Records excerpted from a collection
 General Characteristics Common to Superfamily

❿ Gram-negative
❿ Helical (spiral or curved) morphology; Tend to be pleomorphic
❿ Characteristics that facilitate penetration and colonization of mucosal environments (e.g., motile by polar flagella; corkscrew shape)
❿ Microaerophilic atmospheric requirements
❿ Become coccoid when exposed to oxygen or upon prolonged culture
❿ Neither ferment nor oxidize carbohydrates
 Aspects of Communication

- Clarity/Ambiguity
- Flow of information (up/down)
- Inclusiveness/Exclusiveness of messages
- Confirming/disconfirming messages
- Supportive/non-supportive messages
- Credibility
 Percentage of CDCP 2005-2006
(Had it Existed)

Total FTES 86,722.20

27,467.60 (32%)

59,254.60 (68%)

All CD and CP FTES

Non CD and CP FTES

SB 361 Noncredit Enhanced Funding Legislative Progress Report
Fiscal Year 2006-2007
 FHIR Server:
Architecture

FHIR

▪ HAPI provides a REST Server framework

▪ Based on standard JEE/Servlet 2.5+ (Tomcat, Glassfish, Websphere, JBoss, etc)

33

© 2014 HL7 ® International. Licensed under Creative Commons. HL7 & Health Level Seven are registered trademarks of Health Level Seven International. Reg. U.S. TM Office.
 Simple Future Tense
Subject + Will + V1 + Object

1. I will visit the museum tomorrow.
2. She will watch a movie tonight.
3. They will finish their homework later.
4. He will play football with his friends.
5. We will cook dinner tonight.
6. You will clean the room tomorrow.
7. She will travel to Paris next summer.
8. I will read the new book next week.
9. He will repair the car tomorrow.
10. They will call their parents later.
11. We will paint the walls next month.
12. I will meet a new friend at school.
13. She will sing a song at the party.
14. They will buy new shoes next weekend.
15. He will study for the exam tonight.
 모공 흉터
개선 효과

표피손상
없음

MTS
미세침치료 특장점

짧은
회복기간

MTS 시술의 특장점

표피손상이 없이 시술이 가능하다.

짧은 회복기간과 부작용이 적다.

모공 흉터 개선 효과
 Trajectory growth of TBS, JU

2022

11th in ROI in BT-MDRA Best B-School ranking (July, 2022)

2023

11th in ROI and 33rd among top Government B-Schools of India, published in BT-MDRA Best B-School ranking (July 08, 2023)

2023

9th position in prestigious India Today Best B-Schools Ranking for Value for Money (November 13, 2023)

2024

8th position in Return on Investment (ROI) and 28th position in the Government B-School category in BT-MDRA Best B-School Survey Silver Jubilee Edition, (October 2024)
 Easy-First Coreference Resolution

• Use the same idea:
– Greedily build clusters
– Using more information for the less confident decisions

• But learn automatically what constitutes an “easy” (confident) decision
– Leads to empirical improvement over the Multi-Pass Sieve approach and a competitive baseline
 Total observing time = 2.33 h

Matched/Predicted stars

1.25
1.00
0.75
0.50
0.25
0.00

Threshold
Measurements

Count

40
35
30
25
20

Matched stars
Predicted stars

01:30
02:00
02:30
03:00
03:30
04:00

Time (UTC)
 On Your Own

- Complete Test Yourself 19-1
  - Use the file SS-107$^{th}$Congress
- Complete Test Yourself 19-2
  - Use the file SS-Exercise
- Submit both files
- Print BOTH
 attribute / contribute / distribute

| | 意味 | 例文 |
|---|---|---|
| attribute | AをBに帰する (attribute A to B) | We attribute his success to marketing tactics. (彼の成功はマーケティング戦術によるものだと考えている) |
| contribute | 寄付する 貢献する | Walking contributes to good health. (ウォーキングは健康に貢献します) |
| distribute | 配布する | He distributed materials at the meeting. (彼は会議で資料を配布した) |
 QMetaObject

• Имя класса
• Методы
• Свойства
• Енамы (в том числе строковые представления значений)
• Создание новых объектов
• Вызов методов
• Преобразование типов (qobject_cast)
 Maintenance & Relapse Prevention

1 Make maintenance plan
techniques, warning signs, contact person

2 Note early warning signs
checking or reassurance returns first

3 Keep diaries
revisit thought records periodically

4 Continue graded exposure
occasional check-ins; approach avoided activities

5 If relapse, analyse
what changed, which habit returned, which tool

* [TASK DIRECTIONS]: Your answer must consist only of the lines from the start of the records above through the line with "Architecture", each retyped exactly.

* [YOUR RESPONSE]:
 General Characteristics Common to Superfamily

❿ Gram-negative
❿ Helical (spiral or curved) morphology; Tend to be pleomorphic
❿ Characteristics that facilitate penetration and colonization of mucosal environments (e.g., motile by polar flagella; corkscrew shape)
❿ Microaerophilic atmospheric requirements
❿ Become coccoid when exposed to oxygen or upon prolonged culture
❿ Neither ferment nor oxidize carbohydrates
 Aspects of Communication

- Clarity/Ambiguity
- Flow of information (up/down)
- Inclusiveness/Exclusiveness of messages
- Confirming/disconfirming messages
- Supportive/non-supportive messages
- Credibility
 Percentage of CDCP 2005-2006
(Had it Existed)

Total FTES 86,722.20

27,467.60 (32%)

59,254.60 (68%)

All CD and CP FTES

Non CD and CP FTES

SB 361 Noncredit Enhanced Funding Legislative Progress Report
Fiscal Year 2006-2007
 FHIR Server:
Architecture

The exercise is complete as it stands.